**Exercise 1**:
Decide whether each statement, (a) through (c), agrees with the post on death-save rules, answering yes or no and quoting the deciding words of the post. (a) The writer likes negative hit points. (b) The writer finds the rules simple and free of odd edge cases. (c) In the writer's own system, a single save covers both losing more points and remaining conscious.
**Exercise 2**:
Tally the lines of the records below that contain the string "centimetres", treating case as significant, and give only the number.

**Passage**:
Game Trade Media or Game Trade Magazine. They are the same people who participated in Jason Keeley's demo of starship combat for Starfinder at last year's GAMA convention.


I get that there is a desire to have a mechanic that keeps players engaged even when their character has fallen below 1 hit point (Death saves).

But these rules seem over complicated and create all kinds of weird edge cases. Especially having death saves based off the enemy (compare a low level orc knocking a character down with a ballista to a high-level enemy knocking someone down with a weak off-hand whip attack). What are the DC's for falling below zero when there is no "enemy" like falling damage, elemental damage, etc,

I really like negative hit points. Regardless of these rules, I'll probably use a system where a person below zero saves to prevent losing more points equal to the number below zero that the character was originally knocked, and a separate save to remain conscious.

That way dying characters can be conscious and still have a last breath speech or help their party by providing information on battlefield activities.

And stabilized but still negative hp characters could be unconscious.

**Data shown**:
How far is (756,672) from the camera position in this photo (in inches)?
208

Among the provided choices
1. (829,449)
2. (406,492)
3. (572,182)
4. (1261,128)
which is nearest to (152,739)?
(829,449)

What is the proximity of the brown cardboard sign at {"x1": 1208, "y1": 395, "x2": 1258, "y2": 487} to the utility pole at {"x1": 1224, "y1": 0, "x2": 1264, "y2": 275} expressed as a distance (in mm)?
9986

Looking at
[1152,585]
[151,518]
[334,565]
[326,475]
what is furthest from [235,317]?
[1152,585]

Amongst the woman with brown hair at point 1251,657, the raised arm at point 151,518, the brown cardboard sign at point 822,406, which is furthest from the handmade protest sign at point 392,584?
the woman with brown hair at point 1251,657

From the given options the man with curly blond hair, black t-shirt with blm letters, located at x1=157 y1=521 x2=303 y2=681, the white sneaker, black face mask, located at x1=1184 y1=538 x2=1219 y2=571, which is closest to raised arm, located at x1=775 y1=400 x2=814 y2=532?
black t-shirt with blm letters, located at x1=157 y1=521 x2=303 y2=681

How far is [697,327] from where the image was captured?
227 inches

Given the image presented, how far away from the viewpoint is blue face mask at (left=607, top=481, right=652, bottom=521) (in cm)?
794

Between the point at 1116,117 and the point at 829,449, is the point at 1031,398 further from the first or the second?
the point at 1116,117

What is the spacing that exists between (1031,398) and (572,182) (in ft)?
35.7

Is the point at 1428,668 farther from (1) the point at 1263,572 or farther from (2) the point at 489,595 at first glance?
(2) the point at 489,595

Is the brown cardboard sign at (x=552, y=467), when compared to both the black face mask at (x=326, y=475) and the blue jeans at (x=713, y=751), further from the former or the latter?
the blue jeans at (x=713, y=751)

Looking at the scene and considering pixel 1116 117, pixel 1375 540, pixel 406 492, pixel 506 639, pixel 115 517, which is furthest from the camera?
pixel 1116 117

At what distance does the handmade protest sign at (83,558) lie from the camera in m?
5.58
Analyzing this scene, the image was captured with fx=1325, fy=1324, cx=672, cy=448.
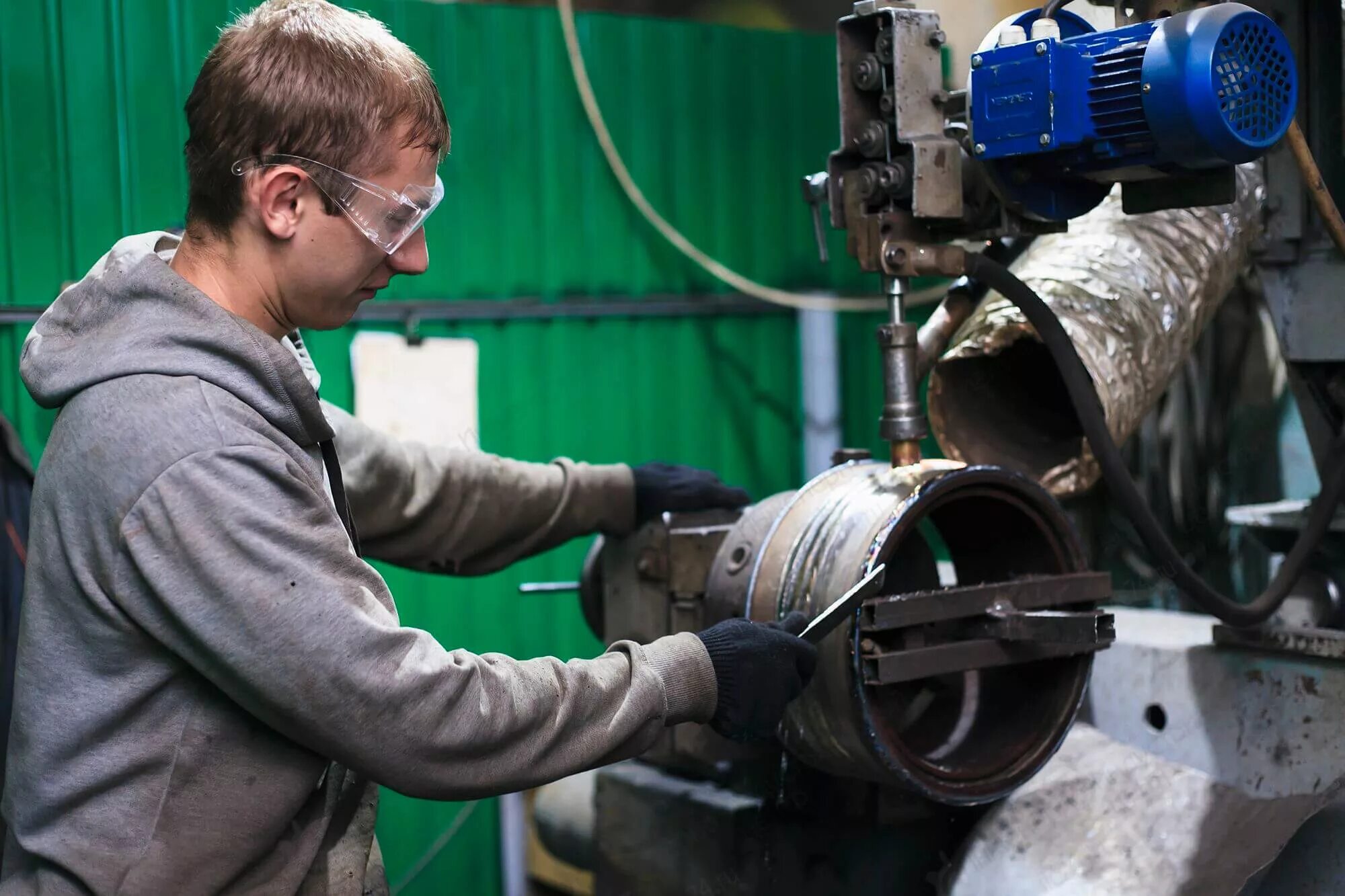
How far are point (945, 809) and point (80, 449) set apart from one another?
109cm

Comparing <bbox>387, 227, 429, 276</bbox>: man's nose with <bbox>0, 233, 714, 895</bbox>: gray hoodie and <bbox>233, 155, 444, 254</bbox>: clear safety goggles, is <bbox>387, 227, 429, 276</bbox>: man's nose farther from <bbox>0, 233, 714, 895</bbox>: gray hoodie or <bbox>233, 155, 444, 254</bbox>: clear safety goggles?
<bbox>0, 233, 714, 895</bbox>: gray hoodie

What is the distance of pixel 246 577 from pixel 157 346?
0.68ft

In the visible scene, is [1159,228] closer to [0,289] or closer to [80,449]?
[80,449]

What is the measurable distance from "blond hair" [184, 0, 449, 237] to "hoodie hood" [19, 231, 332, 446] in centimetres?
8

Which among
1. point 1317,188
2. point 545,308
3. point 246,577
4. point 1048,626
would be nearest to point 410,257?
point 246,577

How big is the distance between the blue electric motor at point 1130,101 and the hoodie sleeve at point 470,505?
70 centimetres

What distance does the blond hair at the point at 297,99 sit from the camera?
42.5 inches

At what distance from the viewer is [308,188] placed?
1100mm

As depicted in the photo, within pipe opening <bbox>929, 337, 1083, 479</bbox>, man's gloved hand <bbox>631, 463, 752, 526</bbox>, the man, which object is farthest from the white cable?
the man

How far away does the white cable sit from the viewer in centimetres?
261

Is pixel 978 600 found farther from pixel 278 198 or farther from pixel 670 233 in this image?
pixel 670 233

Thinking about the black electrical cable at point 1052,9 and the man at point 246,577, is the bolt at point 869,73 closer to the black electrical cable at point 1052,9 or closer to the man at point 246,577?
the black electrical cable at point 1052,9

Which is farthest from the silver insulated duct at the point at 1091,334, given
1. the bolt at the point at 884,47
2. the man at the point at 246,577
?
the man at the point at 246,577

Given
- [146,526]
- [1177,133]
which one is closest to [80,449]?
[146,526]
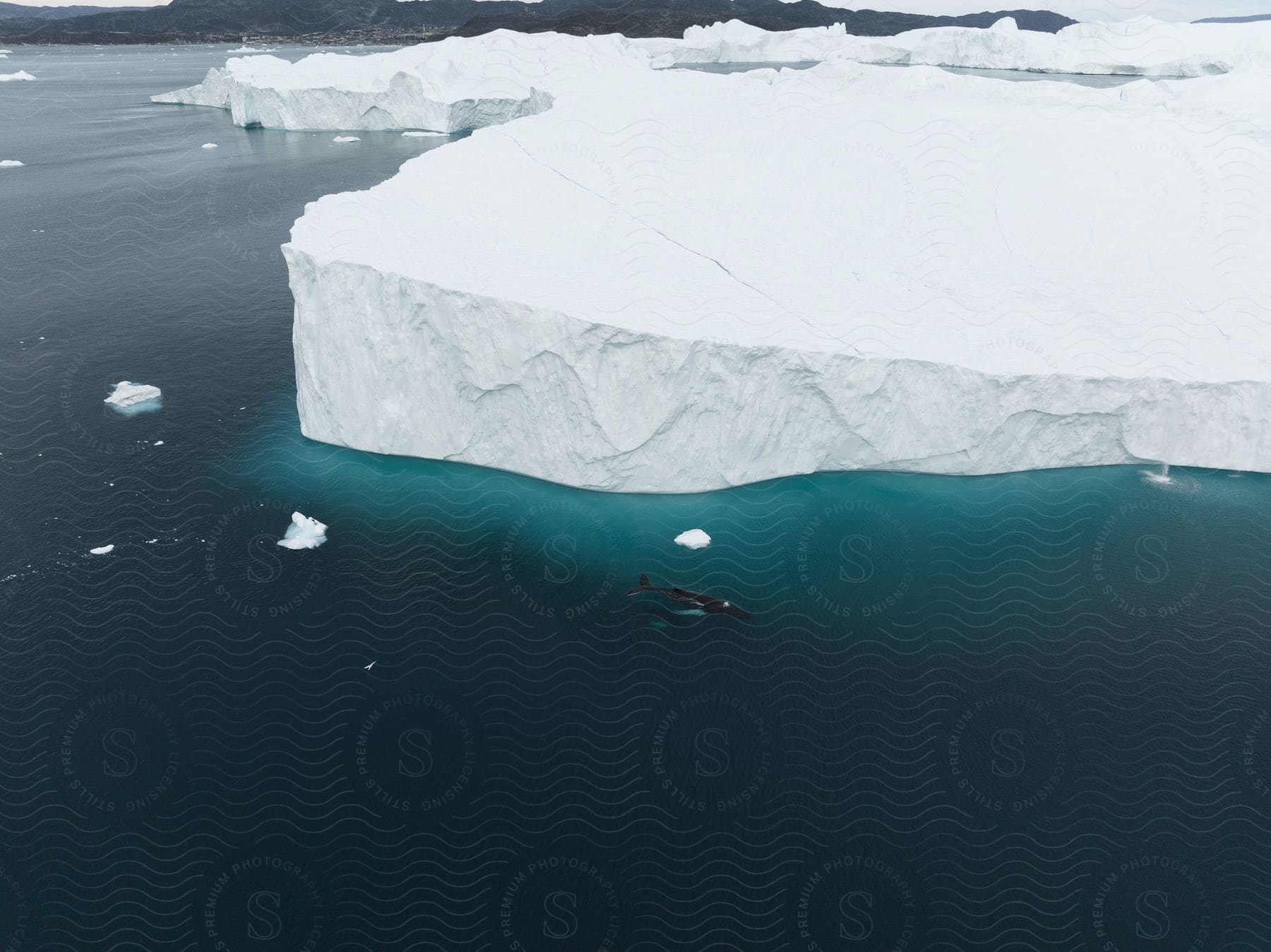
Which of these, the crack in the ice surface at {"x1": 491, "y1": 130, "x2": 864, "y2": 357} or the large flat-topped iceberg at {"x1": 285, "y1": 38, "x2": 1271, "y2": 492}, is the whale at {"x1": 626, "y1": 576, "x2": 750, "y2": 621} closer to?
the large flat-topped iceberg at {"x1": 285, "y1": 38, "x2": 1271, "y2": 492}

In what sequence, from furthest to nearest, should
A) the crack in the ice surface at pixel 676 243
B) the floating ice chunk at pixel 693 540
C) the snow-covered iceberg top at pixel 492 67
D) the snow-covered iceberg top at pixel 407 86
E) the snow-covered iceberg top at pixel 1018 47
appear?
the snow-covered iceberg top at pixel 1018 47 → the snow-covered iceberg top at pixel 492 67 → the snow-covered iceberg top at pixel 407 86 → the crack in the ice surface at pixel 676 243 → the floating ice chunk at pixel 693 540

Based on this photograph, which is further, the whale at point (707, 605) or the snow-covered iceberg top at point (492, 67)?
the snow-covered iceberg top at point (492, 67)

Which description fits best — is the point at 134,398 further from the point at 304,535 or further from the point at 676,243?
the point at 676,243

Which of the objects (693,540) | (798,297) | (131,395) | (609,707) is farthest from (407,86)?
(609,707)

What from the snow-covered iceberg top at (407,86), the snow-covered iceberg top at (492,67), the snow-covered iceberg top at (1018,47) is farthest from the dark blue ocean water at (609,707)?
the snow-covered iceberg top at (1018,47)

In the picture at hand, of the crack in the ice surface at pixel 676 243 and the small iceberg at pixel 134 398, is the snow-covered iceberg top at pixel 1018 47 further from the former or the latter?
the small iceberg at pixel 134 398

**Exercise answer 1**:
(a) Yes: "I really like negative hit points."
(b) No: "But these rules seem over complicated and create all kinds of weird edge cases."
(c) No: "and a separate save to remain conscious."

**Exercise answer 2**:
3